» Available records
⁂

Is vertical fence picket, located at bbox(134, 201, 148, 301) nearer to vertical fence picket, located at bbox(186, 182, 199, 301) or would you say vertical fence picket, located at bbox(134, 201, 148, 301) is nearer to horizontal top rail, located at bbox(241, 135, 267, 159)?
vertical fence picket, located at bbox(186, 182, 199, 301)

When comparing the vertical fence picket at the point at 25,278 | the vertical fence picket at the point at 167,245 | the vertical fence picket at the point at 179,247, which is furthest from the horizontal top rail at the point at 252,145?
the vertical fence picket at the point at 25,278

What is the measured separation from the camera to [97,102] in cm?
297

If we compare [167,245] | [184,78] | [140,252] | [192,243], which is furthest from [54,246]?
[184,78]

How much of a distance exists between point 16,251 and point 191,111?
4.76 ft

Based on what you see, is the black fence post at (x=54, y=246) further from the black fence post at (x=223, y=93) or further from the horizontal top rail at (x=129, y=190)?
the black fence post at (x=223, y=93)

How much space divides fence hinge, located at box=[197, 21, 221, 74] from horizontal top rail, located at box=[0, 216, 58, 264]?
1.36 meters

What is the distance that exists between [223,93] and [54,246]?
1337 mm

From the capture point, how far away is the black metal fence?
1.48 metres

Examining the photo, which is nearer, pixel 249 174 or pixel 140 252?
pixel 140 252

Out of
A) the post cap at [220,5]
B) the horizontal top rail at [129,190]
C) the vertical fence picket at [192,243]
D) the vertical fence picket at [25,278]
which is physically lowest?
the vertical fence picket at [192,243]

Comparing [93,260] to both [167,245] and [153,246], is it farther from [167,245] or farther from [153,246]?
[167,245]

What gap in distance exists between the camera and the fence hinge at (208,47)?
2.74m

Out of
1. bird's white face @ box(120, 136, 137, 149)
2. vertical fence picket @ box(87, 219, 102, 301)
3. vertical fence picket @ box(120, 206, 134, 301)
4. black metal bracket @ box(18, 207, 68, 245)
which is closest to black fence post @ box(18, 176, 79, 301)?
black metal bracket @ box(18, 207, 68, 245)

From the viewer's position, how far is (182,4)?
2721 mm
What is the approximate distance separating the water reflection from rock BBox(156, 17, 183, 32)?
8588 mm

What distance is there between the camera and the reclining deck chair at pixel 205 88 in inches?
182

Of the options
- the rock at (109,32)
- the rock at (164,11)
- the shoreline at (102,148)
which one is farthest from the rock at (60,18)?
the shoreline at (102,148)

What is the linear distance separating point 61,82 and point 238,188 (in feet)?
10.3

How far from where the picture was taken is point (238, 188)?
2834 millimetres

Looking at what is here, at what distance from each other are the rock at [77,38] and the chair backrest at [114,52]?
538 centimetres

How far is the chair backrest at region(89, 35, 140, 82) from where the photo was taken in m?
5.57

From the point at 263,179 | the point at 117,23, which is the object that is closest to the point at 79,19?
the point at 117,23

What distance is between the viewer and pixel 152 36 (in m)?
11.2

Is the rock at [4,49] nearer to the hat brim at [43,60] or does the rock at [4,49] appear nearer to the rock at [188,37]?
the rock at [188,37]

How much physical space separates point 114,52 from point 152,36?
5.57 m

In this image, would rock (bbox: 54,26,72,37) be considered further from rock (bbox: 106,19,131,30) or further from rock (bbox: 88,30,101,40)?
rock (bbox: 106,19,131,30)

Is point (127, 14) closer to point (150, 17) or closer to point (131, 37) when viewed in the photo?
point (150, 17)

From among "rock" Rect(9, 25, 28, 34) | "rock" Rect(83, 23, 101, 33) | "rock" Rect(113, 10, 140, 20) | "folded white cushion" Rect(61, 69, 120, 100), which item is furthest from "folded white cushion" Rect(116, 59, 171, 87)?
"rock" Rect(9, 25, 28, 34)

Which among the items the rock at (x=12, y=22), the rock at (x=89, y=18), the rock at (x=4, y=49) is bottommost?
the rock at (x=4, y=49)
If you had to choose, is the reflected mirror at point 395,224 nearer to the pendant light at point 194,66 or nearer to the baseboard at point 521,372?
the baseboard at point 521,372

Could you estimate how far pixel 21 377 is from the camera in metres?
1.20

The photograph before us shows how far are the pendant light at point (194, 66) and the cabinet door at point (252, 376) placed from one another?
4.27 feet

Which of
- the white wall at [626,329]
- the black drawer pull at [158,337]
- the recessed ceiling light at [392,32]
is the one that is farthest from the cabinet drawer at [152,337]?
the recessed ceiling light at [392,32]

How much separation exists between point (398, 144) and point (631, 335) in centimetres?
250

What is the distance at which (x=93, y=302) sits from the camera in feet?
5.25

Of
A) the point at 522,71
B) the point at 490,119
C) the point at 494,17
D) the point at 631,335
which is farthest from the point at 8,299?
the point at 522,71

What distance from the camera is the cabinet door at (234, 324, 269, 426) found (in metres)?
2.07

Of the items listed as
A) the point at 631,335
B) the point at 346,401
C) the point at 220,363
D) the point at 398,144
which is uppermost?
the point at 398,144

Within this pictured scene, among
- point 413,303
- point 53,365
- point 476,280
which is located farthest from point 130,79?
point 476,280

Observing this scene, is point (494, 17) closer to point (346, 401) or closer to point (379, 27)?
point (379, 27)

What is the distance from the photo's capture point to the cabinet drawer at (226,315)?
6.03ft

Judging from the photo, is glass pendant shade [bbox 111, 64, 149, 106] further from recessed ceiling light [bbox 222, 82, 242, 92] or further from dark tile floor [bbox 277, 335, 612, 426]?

⁂

» The request
Reproduce only the lines from the line containing "What is the distance at" to the last line of the material above, both of those lines included.

» Complete response
What is the distance at which (x=93, y=302) sits from the camera in feet?
5.25

Of
A) the point at 522,71
B) the point at 490,119
C) the point at 494,17
D) the point at 631,335
which is farthest from the point at 8,299?
the point at 522,71

What distance from the camera is the cabinet door at (234, 324, 269, 426) found (in metres)?
2.07

Of the items listed as
A) the point at 631,335
B) the point at 346,401
C) the point at 220,363
D) the point at 398,144
which is uppermost?
the point at 398,144

Within this pictured scene, among
- point 413,303
- point 53,365
- point 476,280
which is located farthest from point 130,79?
point 476,280

Observing this scene, is point (494, 17) closer to point (346, 401) or closer to point (379, 27)?
point (379, 27)

What is the distance from the photo's capture point to the cabinet drawer at (226,315)?
6.03ft

Judging from the photo, is glass pendant shade [bbox 111, 64, 149, 106] further from recessed ceiling light [bbox 222, 82, 242, 92] or further from dark tile floor [bbox 277, 335, 612, 426]?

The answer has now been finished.